Por ese motivo, me consideraron un niño prodigio, y mi fama aumentó más, si cabe. Conozco más cosas que muchos adultos en el Consejo.

He alcanzado un momento en que me es imposible conseguir un tutor. Lo malo es que la supervisión de un mago hecho y derecho es obligatoria para todo menor. Apuesto a que los mayores están aterrados de pensar en mí, aprendiendo solo, sin nadie que me guíe. Por eso, el mismo presidente del Consejo aceptó ser mi tutor, cuando su aprendiz cumplió la mayoría de edad. No es otro que mi tío Randy, afortunadamente. No me enseña mucho por sí mismo, sino que me trae libros extraños para que aprenda por mis propios medios. Él mejor que nadie comprende que ya pasé de un punto en que dependa de un maestro.
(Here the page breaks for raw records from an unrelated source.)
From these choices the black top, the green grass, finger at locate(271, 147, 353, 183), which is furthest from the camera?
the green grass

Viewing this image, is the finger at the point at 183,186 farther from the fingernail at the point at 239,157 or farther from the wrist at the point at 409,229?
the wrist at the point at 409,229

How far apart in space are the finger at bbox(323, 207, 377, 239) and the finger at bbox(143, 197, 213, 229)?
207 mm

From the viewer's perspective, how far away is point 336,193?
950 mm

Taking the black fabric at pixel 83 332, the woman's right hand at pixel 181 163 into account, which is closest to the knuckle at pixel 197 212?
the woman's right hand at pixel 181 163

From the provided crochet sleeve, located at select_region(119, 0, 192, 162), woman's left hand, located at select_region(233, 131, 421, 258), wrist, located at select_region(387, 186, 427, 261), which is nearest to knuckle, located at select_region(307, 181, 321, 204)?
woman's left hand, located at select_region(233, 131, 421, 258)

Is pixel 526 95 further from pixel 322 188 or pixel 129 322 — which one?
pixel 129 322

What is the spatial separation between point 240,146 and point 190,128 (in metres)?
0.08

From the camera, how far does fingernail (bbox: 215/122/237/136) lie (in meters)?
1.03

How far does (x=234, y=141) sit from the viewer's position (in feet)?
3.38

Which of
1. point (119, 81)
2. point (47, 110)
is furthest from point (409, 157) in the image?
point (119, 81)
Es un hombre muy sabio y poderoso; no me extraña que sea el jefe a los 31 años.

Son las diez de la noche, y sigo tecleando mi vida en un archivo de texto. Ni siquiera sé si voy a guardar esto, o me limitaré a salir del programa sin hacer clic en el ícono del diskette café. Supongo que mi alma requería desahogo. No es como si pudiera acudir a un psicólogo y contarle de mi soledad y mi arrogancia; ¡como si me fuera a creer esa excusa! Tampoco le puedo contar a mi mejor amigo de la secundaria, porque es un no-mago que jamás creería que tengo esta doble vida. Creo que jugaré un poco de Final Fantasy y después haré la tarea de historia. Una pena que ni la escuela resulte un reto para mí. Lo que quisiera es algo de emoción a mi vida, sin recurrir a enfrentarse a intentos de asesinato. Lo que me recuerda, necesito alga del Mediterráneo. Quizás deba investigar si en la tienda de la ex-aprendiz de mi tío las hay. Ya mi lugar de suministros habitual me está empezando a fallar, entre más ingredientes extravagantes requiero. Lo anotaré en mi lista de cosas pendientes.

Date: 2004-12-19 02:00 am (UTC)
From: [identity profile] laurus-nobilis.livejournal.com
Como de costumbre, no dejo una review immediata para escribir algo más concreto de lo qe se me ocurriría en el momento, y después me olvido que el asunto existe... *sigh*

Suena interesante, y se ve que lo planeaste mucho. Kin me cayó bien, pero evidentemente tengo un radar especial para los personajes secundarios, porque a partir de una pequeña mención ya prefiero al tío Randy... no esperes que explique por qué, ni yo entiendo. Pero me resultó simpático. :)

Y te sale muy bien la primera persona!